RECORDS SUPPLIED:
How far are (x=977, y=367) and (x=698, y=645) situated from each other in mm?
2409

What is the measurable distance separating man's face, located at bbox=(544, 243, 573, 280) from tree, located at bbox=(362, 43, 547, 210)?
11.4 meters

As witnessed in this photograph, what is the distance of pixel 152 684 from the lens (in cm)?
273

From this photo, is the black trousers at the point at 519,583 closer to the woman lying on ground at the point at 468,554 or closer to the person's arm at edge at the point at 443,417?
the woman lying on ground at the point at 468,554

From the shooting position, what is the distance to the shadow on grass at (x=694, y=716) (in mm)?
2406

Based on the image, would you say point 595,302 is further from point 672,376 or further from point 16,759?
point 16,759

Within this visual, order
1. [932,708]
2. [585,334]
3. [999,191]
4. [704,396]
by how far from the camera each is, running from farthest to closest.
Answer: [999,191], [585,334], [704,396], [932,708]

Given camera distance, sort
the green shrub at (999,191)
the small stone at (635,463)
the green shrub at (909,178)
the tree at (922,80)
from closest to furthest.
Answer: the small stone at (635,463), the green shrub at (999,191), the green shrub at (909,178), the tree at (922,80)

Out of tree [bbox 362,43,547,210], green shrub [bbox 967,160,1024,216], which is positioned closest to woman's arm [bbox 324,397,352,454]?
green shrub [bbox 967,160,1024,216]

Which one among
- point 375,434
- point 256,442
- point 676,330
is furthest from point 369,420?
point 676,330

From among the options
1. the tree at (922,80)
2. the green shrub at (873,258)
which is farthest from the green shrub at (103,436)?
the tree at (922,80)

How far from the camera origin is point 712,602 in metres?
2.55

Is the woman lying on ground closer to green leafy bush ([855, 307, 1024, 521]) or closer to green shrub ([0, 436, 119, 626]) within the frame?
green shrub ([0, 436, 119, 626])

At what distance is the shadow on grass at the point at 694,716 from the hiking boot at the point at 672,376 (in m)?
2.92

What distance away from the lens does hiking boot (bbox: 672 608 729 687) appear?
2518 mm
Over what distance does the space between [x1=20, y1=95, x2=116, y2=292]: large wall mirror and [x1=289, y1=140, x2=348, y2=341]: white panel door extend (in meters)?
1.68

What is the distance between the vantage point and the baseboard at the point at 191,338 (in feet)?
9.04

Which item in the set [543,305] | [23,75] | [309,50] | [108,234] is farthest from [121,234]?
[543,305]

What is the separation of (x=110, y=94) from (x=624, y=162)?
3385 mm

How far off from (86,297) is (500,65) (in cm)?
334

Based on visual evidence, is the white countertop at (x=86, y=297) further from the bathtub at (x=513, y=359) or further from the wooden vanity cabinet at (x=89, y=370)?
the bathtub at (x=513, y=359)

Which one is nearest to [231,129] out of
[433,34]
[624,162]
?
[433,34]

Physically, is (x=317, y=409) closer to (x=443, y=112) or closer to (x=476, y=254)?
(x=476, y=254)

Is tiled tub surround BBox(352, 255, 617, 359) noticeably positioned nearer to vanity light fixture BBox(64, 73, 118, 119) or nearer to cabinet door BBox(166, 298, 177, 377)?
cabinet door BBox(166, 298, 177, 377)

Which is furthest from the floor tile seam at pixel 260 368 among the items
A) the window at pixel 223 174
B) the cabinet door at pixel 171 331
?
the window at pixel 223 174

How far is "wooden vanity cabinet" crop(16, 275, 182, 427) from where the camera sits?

DIRECTIONS:
Render each line of the records from the line containing "Is tiled tub" through the last line as a row of a Markdown table with the columns Row and Line, skipping blank lines.

TASK ANSWER:
| Row | Line |
|---|---|
| 1 | Is tiled tub surround BBox(352, 255, 617, 359) noticeably positioned nearer to vanity light fixture BBox(64, 73, 118, 119) or nearer to cabinet door BBox(166, 298, 177, 377)? |
| 2 | cabinet door BBox(166, 298, 177, 377) |
| 3 | Which is furthest from the floor tile seam at pixel 260 368 among the items |
| 4 | A) the window at pixel 223 174 |
| 5 | B) the cabinet door at pixel 171 331 |
| 6 | ? |
| 7 | the window at pixel 223 174 |
| 8 | How far is "wooden vanity cabinet" crop(16, 275, 182, 427) from where the camera sits? |